EXERCISE INSTRUCTIONS.
All of the entries below are to be repeated word for word.

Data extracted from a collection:
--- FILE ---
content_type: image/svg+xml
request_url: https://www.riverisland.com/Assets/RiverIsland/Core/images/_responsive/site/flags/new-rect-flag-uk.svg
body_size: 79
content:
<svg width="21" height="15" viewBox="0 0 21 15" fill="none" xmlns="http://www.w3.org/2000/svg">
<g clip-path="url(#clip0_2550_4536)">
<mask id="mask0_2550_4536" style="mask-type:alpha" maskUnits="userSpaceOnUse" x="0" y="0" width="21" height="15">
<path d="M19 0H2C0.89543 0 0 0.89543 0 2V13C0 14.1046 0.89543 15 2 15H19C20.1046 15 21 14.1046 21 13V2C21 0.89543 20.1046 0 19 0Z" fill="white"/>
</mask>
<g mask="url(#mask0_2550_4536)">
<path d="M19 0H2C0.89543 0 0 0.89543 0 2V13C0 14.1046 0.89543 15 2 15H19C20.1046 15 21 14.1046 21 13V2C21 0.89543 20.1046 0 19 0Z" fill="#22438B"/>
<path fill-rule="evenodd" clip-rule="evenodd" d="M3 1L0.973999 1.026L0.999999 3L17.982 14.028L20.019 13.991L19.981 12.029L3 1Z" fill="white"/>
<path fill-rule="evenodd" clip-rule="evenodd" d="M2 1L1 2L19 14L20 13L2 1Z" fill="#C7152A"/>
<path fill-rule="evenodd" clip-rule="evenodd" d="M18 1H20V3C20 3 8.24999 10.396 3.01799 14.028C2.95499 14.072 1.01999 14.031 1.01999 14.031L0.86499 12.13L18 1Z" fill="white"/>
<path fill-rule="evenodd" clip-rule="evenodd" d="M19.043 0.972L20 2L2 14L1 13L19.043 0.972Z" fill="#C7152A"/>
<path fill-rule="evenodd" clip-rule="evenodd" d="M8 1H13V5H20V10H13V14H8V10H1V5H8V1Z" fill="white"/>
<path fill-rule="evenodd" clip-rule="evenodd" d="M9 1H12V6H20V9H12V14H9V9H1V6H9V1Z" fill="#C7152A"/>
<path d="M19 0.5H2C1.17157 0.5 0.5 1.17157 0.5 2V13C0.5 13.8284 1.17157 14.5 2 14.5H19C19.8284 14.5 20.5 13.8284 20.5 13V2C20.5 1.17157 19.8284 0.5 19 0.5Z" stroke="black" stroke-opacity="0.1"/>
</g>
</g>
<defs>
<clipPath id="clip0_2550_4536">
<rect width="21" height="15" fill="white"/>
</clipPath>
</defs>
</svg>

EXERCISE OUTPUT.
--- FILE ---
content_type: image/svg+xml
request_url: https://www.riverisland.com/Assets/RiverIsland/Core/images/_responsive/site/flags/new-rect-flag-uk.svg
body_size: 79
content:
<svg width="21" height="15" viewBox="0 0 21 15" fill="none" xmlns="http://www.w3.org/2000/svg">
<g clip-path="url(#clip0_2550_4536)">
<mask id="mask0_2550_4536" style="mask-type:alpha" maskUnits="userSpaceOnUse" x="0" y="0" width="21" height="15">
<path d="M19 0H2C0.89543 0 0 0.89543 0 2V13C0 14.1046 0.89543 15 2 15H19C20.1046 15 21 14.1046 21 13V2C21 0.89543 20.1046 0 19 0Z" fill="white"/>
</mask>
<g mask="url(#mask0_2550_4536)">
<path d="M19 0H2C0.89543 0 0 0.89543 0 2V13C0 14.1046 0.89543 15 2 15H19C20.1046 15 21 14.1046 21 13V2C21 0.89543 20.1046 0 19 0Z" fill="#22438B"/>
<path fill-rule="evenodd" clip-rule="evenodd" d="M3 1L0.973999 1.026L0.999999 3L17.982 14.028L20.019 13.991L19.981 12.029L3 1Z" fill="white"/>
<path fill-rule="evenodd" clip-rule="evenodd" d="M2 1L1 2L19 14L20 13L2 1Z" fill="#C7152A"/>
<path fill-rule="evenodd" clip-rule="evenodd" d="M18 1H20V3C20 3 8.24999 10.396 3.01799 14.028C2.95499 14.072 1.01999 14.031 1.01999 14.031L0.86499 12.13L18 1Z" fill="white"/>
<path fill-rule="evenodd" clip-rule="evenodd" d="M19.043 0.972L20 2L2 14L1 13L19.043 0.972Z" fill="#C7152A"/>
<path fill-rule="evenodd" clip-rule="evenodd" d="M8 1H13V5H20V10H13V14H8V10H1V5H8V1Z" fill="white"/>
<path fill-rule="evenodd" clip-rule="evenodd" d="M9 1H12V6H20V9H12V14H9V9H1V6H9V1Z" fill="#C7152A"/>
<path d="M19 0.5H2C1.17157 0.5 0.5 1.17157 0.5 2V13C0.5 13.8284 1.17157 14.5 2 14.5H19C19.8284 14.5 20.5 13.8284 20.5 13V2C20.5 1.17157 19.8284 0.5 19 0.5Z" stroke="black" stroke-opacity="0.1"/>
</g>
</g>
<defs>
<clipPath id="clip0_2550_4536">
<rect width="21" height="15" fill="white"/>
</clipPath>
</defs>
</svg>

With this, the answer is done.